TAREFAS:
1. Segundo o texto sobre coisa julgada parcial, por que a coisa julgada material é indispensável? Responda em uma a três frases.
2. Traduza para o inglês a seguinte frase do texto sobre coisa julgada parcial: "Sem a previsão desse instituto, restariam eternizadas as lides e a sociedade viveria em situação de permanente conflito."
3. Prossiga o texto sobre coisa julgada parcial no processo civil brasileiro a partir de sua última frase.

RESUMO: A formação da coisa julgada material parcial no processo civil brasileiro vem atender aos anseios de celeridade e efetividade do processo. Duas são as hipóteses de sua ocorrência, seja na resolução parcial do mérito em sede de antecipação de tutela ou de capítulo autônomo e independente não recorrido de sentença pendente de recurso. A doutrina majoritária é árdua defensora desse instrumento de celeridade, enquanto a jurisprudência ainda se encontra reticente na sua aplicação.
Palavras-chaves: Processo Civil. Coisa julgada material. Coisa julgada parcial. Efetividade do processo. Celeridade processual.
SUMÁRIO: 1 – Introdução; 2 - Teoria dos capítulos da sentença; 3 - Hipóteses de formação de coisa julgada parcial; 3.1 - Resolução parcial do mérito em sede de antecipação de tutela; 3.2. Capítulo autônomo e independente não recorrido de sentença de mérito objeto de recurso; 4 – Conclusão; 05 - Referências bibliográficas.
1 - INTRODUÇÃO
A coisa julgada material é direito fundamental previsto na Constituição da República no art. 5º inciso XXXVI, e visa resguardar a segurança das relações jurídicas. Sem a previsão desse instituto, restariam eternizadas as lides e a sociedade viveria em situação de permanente conflito. A enorme importância desse instituto processual é reconhecida pela doutrina e jurisprudência de forma pacífica, restando apenas dissenso quanto aos limites de sua flexibilização. Com efeito, muito em voga se encontrou, nos últimos anos, o movimento pela flexibilização da coisa julgada em busca de uma maior justiça nas decisões flagrantemente inconstitucionais ou ilegais.
A importância da coisa julgada ganha ainda mais destaque em um processo civil que batalha por ganhos de efetividade e celeridade, em um sistema processual que busca colocar um fim ao litígio em tempo razoável e que se encontra em crise.

DADOS FORNECIDOS:
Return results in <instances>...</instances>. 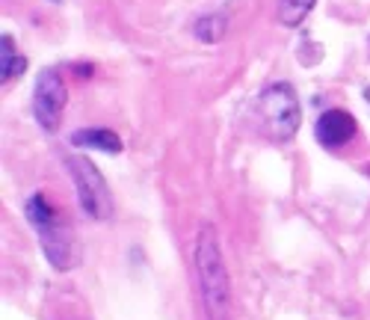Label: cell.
I'll list each match as a JSON object with an SVG mask.
<instances>
[{
    "instance_id": "7",
    "label": "cell",
    "mask_w": 370,
    "mask_h": 320,
    "mask_svg": "<svg viewBox=\"0 0 370 320\" xmlns=\"http://www.w3.org/2000/svg\"><path fill=\"white\" fill-rule=\"evenodd\" d=\"M71 146L77 148H98V151H107V155H122L124 142L116 131L110 128H83V131H75L71 133Z\"/></svg>"
},
{
    "instance_id": "2",
    "label": "cell",
    "mask_w": 370,
    "mask_h": 320,
    "mask_svg": "<svg viewBox=\"0 0 370 320\" xmlns=\"http://www.w3.org/2000/svg\"><path fill=\"white\" fill-rule=\"evenodd\" d=\"M24 213L36 231V237H39L42 252L51 261V267H57L60 273L71 270L77 264V240L66 217L48 202L44 193H33L24 204Z\"/></svg>"
},
{
    "instance_id": "8",
    "label": "cell",
    "mask_w": 370,
    "mask_h": 320,
    "mask_svg": "<svg viewBox=\"0 0 370 320\" xmlns=\"http://www.w3.org/2000/svg\"><path fill=\"white\" fill-rule=\"evenodd\" d=\"M0 48H3V57H0V77H3V83H9L12 77H21L24 68H27V59L18 53L12 36L3 33V39H0Z\"/></svg>"
},
{
    "instance_id": "6",
    "label": "cell",
    "mask_w": 370,
    "mask_h": 320,
    "mask_svg": "<svg viewBox=\"0 0 370 320\" xmlns=\"http://www.w3.org/2000/svg\"><path fill=\"white\" fill-rule=\"evenodd\" d=\"M358 131L356 119L347 110H326L317 119V142L323 148H344L347 142H353Z\"/></svg>"
},
{
    "instance_id": "3",
    "label": "cell",
    "mask_w": 370,
    "mask_h": 320,
    "mask_svg": "<svg viewBox=\"0 0 370 320\" xmlns=\"http://www.w3.org/2000/svg\"><path fill=\"white\" fill-rule=\"evenodd\" d=\"M258 116L261 128L269 139L287 142L300 131V101H296V89L287 80H276L261 89L258 95Z\"/></svg>"
},
{
    "instance_id": "5",
    "label": "cell",
    "mask_w": 370,
    "mask_h": 320,
    "mask_svg": "<svg viewBox=\"0 0 370 320\" xmlns=\"http://www.w3.org/2000/svg\"><path fill=\"white\" fill-rule=\"evenodd\" d=\"M66 101H68V89L66 80H62L60 68H42L39 77H36L33 86V116L39 122L42 131L53 133L62 122V113H66Z\"/></svg>"
},
{
    "instance_id": "11",
    "label": "cell",
    "mask_w": 370,
    "mask_h": 320,
    "mask_svg": "<svg viewBox=\"0 0 370 320\" xmlns=\"http://www.w3.org/2000/svg\"><path fill=\"white\" fill-rule=\"evenodd\" d=\"M365 98H367V104H370V86L365 89Z\"/></svg>"
},
{
    "instance_id": "4",
    "label": "cell",
    "mask_w": 370,
    "mask_h": 320,
    "mask_svg": "<svg viewBox=\"0 0 370 320\" xmlns=\"http://www.w3.org/2000/svg\"><path fill=\"white\" fill-rule=\"evenodd\" d=\"M66 169L71 175V184H75L77 204L83 208L86 217L98 219V222L110 219L113 217V193L104 181L101 169L83 155H66Z\"/></svg>"
},
{
    "instance_id": "1",
    "label": "cell",
    "mask_w": 370,
    "mask_h": 320,
    "mask_svg": "<svg viewBox=\"0 0 370 320\" xmlns=\"http://www.w3.org/2000/svg\"><path fill=\"white\" fill-rule=\"evenodd\" d=\"M196 279H198V299H202L204 320H234L231 308V276L225 267L222 240L213 222H202L196 235Z\"/></svg>"
},
{
    "instance_id": "10",
    "label": "cell",
    "mask_w": 370,
    "mask_h": 320,
    "mask_svg": "<svg viewBox=\"0 0 370 320\" xmlns=\"http://www.w3.org/2000/svg\"><path fill=\"white\" fill-rule=\"evenodd\" d=\"M314 3H317V0H278V12H276L278 24L282 27H300L305 18H308Z\"/></svg>"
},
{
    "instance_id": "9",
    "label": "cell",
    "mask_w": 370,
    "mask_h": 320,
    "mask_svg": "<svg viewBox=\"0 0 370 320\" xmlns=\"http://www.w3.org/2000/svg\"><path fill=\"white\" fill-rule=\"evenodd\" d=\"M225 30H228V21H225L220 12H207L193 24V36L198 42H207V44L220 42L225 36Z\"/></svg>"
}]
</instances>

RESPOSTAS ÀS TAREFAS:
1. Sem a coisa julgada material, as lides se eternizariam e a sociedade viveria em situação de permanente conflito. Por isso, o instituto visa resguardar a segurança das relações jurídicas.

2. Without provision for this institution, disputes would be perpetuated and society would live in a state of permanent conflict.

3.
A aceitação da formação da coisa julgada parcial pela doutrina e pela jurisprudência vem ao encontro desse anseio por maior efetividade no processo, na medida em que permite a antecipação do fim da lide quanto a uma parte da pretensão do autor. Mais do que isso, é uma questão de lógica jurídica. Na medida em que proferida uma decisão não impugnada, ainda que quanto a uma parte dela, não existe mais razão para sua execução não ser definitiva.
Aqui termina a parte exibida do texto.